Well, that's not quite true. The silver lining, I guess, is that now I have to get on with the rest of my scholarly life. For the past four months, waiting for this review, I've felt paralyzed, unable to work on the article I'm half done with, unable to start strategizing about the next book (even though I'm excited about both), and unable to do more than desultory work on my scholarly edition. It just hasn't felt worth it, when I knew that I might hear back any day about this book and need to turn quickly to any final revisions.

And to be honest, I've been worried, over those past four months, about whether I was losing steam and losing drive, and maybe becoming complacent (about getting tenure, about the idea of having my book come out with this particular fancy press, and, generally, about all the things I've done rather than being energized by what lies ahead). If my book isn't coming out imminently, well, that feels shameful. But a sense of falling behind or of having something to prove has always been useful to my productivity. Having the book in limbo means I absolutely have to get that article out the door this summer. And I need to start applying for some external fellowships, maybe even a few big ones, in order to write the first couple of chapters of my second book and in the hopes of taking a year-long rather than a semester-long sabbatical in 2013-14.

I suppose it will all work out in the end; the race is not always to the swift, etc. But this sure wasn't what I'd hoped to hear.

Saturday, June 09, 2012

When you think dumb thoughts you like dumb people

As I struggle along with my Italian here where I'm surrounded by it, I realize what a comfort, what an absolute joy, the boring, the conventional, the formulaic, and the repetitive are. Bad detective shows and their stern, furrowed-browed heroes and bumbling sidekicks? Awesome. I've seen 'em all before. Glossy women's magazines with their rhapsodies over lipstick and dollops of personal-life wisdom? Even better. I love commercials and print advertisements, the stupider the better. (Really bad not-quite jokes? I get them! It's fantastic!)
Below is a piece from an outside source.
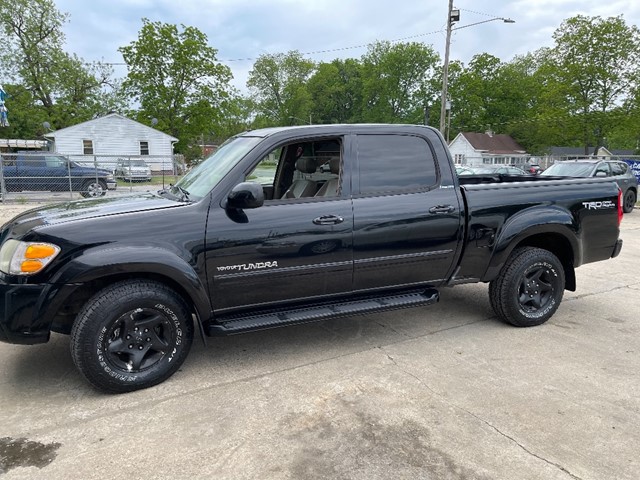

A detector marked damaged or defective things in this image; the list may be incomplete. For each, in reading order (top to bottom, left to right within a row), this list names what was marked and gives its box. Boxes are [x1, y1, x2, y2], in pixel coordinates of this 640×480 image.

crack in pavement [380, 346, 584, 480]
As Cosimo has observed, the people you'd most avoid if they were speaking your native language--the loud, slow-talking, pedantic ones--are those you're most grateful for when you're trying to work up your language comprehension. Whining children? Pretty great! That guy opining loudly to his buddies outside the tabbachi shop? Also great! Ditto for old ladies narrating their purchases aloud at the supermarket, couples breaking up in public, and angry dudes with bad cell phone connections shouting the same sentence over and over. We went to mass at a local church (itself awesome, since the formulae are the same and lots of the terms are cognates and/or Latin loan words), and I briefly thought I'd been granted the gift of tongues when I was able to follow most of the sermon. But no: the priest was just a tedious young guy, fresh from the seminary, giving a deliberative, repetitive, and essentially theological sermon. It was terrific.

I guess I look forward to the day when I dislike tedious Italians as much as I dislike tedious Americans and Britons. But for now I embrace them. Eloquent, original, and complex thinkers just ain't for me.

Saturday, June 02, 2012

Fare come fanno i romani

So we made it to Rome, and with the exception of the mosquitoes, who have given us an overly-enthusiastic welcome, everything here is pretty near perfect: the weather, the apartment, the neighborhood.

If this is how the Romans do it, I'm sold. Check it:

A corner of the kitchen, opening onto the terrace

The back of the terrace

The view from the living room

Another view from the living room

So who knows how much I'll be blogging. Unless you're more interested in my adventures in verb conjugation than I imagine--or have a very high tolerance for hearing about bad Italian t.v., the many bottles of wine, prosecco, and limoncello already lining my fridge, or how tiiiired my feet are, there may not be much to report.